### Document passage:

START

Visitors to the healthcare.gov website Friday morning saw a message saying the system was receiving scheduled maintenance, CNN reported. The site was back up by midafternoon.
The exchange's technical team encountered an error during routine maintenance Thursday night, said Joanne Peters, a Department of Health and Human Services spokeswoman.
The outage occurred close to Monday's deadline for customers in the states using the federal exchange to choose a plan on the website to be eligible for coverage beginning Jan. 1.
Thursday the White House announced individual policy holders who received termination notices could qualify for hardship exemptions and buy catastrophic plans on the exchange, a moved denounced by the U.S. health insurance industry.
The industry said the surprise announcement upends assumptions insurance carriers made when setting premiums for 2014.
"This latest rule change could cause significant instability in the marketplace and lead to further confusion and disruption for consumers," said Karen Ignagni, president of America's Health Insurance Plans, the industry's national political advocacy and trade association.

END

### Recorded data:
START

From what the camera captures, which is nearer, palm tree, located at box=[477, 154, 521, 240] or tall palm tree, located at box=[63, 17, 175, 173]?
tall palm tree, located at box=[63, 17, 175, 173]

END

### Instruction 1:
Answer these questions from the healthcare.gov article:
(a) What position did Joanne Peters hold?
(b) By what time of day was the website back up?
(c) What kind of plans could individual policy holders who received termination notices buy on the exchange under the White House announcement?
### Instruction 2:
Carry the healthcare.gov article forward from the point where it stops.
The listing has no connection to the healthcare.gov article.

### Final answer 1:
(a) She was a Department of Health and Human Services spokeswoman.
(b) By midafternoon.
(c) Catastrophic plans.

### Final answer 2:
The new rule will let any consumer whose current, substandard insurance plan is being canceled claim a "hardship exemption" and buy a bare-bones "catastrophic plan" if standard health plans sold through the new federal and state marketplaces are more expensive than their previous plan.
"This is a common sense clarification of the law," Peters said. "For the limited number of consumers whose plans have been canceled and are seeking coverage, this is one more option."
HHS Secretary Kathleen Sebelius said the goal was to ensure "the smoothest possible transition" for people seeking new coverage after cancellation of their policies.
Sebelius' department issued a bulletin late Thursday advising consumers, "If you have been notified that your individual market policy will not be renewed, you will be eligible for a hardship exemption and will be able to enroll in catastrophic coverage."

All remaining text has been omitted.